- **Set problem**
Edit the rows from the very beginning up to and including the line with "103 centimetres": put "hoodie shoulder seam" wherever "sweatshirt shoulder seam" appears and leave everything else unchanged. Give back only those lines.
# # # # # # #
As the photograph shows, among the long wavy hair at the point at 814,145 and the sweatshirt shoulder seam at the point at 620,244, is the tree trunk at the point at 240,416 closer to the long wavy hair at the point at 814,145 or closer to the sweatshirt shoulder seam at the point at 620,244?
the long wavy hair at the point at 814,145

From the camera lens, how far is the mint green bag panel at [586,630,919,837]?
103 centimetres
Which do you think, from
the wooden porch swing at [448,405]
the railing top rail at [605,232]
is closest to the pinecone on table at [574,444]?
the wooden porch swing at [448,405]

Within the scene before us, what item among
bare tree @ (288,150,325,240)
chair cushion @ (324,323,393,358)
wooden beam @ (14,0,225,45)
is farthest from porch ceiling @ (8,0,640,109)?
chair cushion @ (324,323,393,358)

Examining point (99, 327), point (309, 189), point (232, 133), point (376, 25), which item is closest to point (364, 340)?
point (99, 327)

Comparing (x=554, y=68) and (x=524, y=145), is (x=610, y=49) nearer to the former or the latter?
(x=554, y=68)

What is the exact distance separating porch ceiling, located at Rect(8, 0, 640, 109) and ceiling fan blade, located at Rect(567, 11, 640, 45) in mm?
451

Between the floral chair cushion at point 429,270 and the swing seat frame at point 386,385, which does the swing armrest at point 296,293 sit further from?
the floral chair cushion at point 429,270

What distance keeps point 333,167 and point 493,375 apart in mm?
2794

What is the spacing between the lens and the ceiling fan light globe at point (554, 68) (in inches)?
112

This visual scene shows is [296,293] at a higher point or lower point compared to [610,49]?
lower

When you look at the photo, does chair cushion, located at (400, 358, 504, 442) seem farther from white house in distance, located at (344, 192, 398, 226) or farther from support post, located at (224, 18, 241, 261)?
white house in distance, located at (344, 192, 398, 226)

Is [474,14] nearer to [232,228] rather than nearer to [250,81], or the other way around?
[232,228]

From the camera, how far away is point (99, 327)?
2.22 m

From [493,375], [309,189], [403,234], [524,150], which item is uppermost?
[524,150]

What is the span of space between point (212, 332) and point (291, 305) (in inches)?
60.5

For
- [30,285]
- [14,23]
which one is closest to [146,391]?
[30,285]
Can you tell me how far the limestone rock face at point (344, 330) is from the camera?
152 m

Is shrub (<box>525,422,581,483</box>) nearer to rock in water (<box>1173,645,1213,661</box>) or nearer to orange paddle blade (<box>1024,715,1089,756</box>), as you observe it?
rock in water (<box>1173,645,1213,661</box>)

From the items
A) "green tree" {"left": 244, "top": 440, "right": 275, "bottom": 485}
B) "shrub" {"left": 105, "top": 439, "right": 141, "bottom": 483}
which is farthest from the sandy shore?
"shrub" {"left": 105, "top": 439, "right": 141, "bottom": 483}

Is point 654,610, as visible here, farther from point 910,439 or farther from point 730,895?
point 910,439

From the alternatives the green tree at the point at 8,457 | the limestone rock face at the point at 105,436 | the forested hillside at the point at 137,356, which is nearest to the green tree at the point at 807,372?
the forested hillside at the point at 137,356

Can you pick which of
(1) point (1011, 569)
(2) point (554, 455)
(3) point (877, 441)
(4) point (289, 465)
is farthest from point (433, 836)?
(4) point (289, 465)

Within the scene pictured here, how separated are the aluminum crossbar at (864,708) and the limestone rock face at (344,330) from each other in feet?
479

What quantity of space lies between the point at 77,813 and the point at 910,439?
# # # # # # #
- **Response**
As the photograph shows, among the long wavy hair at the point at 814,145 and the hoodie shoulder seam at the point at 620,244, is the tree trunk at the point at 240,416 closer to the long wavy hair at the point at 814,145 or closer to the hoodie shoulder seam at the point at 620,244?
the long wavy hair at the point at 814,145

From the camera lens, how far is the mint green bag panel at [586,630,919,837]?
103 centimetres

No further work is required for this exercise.